Она подняла левую ногу.

– Он спятил – в прямом смысле слова, – сказал Андрей.

Поднявшись, он обнял её. Не поднимая взгляд, она опустила свою голову ему на плечо.

– Да, я играю, Имоджин! Играю, потому что уважаю тебя и хочу выглядеть нормальным мужиком! Хотя бы то короткое время, пока мы вместе. Тебе нравится такой ответ?

– До конца бывают откровенными только со случайными попутчиками – в поезде там, или с проституткой, когда абсолютно наплевать, какое создаешь впечатление. Играют, если не всё равно, и когда строят отношения. Мы с тобой кто, sweetheart?

– У нас с тобой своя история, понимаешь, своя импровизация. Мы не можем быть похожи на кого-то другого. То, что происходит с нами, ни у кого не было и не будет.

Она подняла на него полный удивления взгляд:

– Вижу, ты не зря просиживаешь штаны на своих курсах.

– Ты готова к импровизациям?

Она послушно кивнула – да, готова.

– Тогда пошли!

* * *

Показывая ему достопримечательности, – несомненно, красивые и интересные, – она умела одним метким словом сделать их ещё интереснее. У неё был редкий дар одушевлять вещи и создавать символы.
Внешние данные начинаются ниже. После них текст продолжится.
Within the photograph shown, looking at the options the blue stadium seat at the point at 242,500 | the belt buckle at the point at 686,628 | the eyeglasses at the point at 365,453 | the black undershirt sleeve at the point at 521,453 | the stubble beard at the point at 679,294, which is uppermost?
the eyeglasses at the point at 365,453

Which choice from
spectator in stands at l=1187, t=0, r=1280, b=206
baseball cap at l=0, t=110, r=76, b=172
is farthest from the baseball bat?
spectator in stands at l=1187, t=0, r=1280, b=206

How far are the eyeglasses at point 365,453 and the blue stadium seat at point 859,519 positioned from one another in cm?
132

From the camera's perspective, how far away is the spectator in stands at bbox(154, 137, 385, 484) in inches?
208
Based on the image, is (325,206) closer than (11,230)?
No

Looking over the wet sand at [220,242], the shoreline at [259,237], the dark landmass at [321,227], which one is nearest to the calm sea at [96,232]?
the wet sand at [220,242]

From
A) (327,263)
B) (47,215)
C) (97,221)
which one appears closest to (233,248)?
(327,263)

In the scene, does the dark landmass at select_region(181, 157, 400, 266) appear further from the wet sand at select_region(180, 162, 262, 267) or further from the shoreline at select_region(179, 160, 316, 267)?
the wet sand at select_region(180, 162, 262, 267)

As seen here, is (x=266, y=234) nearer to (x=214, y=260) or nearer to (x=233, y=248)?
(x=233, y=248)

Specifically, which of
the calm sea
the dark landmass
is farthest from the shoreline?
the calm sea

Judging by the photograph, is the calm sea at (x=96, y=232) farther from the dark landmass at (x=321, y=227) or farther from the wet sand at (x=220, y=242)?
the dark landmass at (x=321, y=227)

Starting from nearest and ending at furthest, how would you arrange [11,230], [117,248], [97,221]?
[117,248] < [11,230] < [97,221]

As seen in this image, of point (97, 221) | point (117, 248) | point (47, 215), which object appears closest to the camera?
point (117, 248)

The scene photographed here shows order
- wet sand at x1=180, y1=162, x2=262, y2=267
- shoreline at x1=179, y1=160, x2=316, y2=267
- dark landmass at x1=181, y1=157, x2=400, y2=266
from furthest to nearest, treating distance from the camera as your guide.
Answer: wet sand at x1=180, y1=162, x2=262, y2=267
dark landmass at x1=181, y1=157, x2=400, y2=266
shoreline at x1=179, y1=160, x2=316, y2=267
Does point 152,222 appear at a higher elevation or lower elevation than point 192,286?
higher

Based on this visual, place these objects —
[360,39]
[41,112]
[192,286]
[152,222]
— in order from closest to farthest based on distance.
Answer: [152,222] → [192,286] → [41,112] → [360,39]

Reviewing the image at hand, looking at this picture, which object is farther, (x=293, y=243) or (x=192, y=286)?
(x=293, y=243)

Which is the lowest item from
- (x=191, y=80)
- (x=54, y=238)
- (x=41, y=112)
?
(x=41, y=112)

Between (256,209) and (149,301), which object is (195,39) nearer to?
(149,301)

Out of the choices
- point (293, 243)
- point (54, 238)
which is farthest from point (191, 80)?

Про святого Геллерта Имоджин сказала, что взгляд его кажется ей осмысленным; каждый раз, поднимаясь на холм, названный его именем и встречаясь со святым, она не может без некоторого беспокойства смотреть, какой у него вид – сердитый или безмятежный, и этот вид всегда в точности соответствует её настроению. Она спрашивает его с полным доверием, и в выражении его лица, то улыбающегося, то мрачного, находит либо награду за хорошее поведение, либо кару за проступки. Так она получает оценку совершённым поступкам, и в минуты нерешительности и тревоги получает нужный совет. Однажды, чувствуя острую потребность разобраться в себе, она не имела возможности приехать к святому, и в результате приняла неправильное решение.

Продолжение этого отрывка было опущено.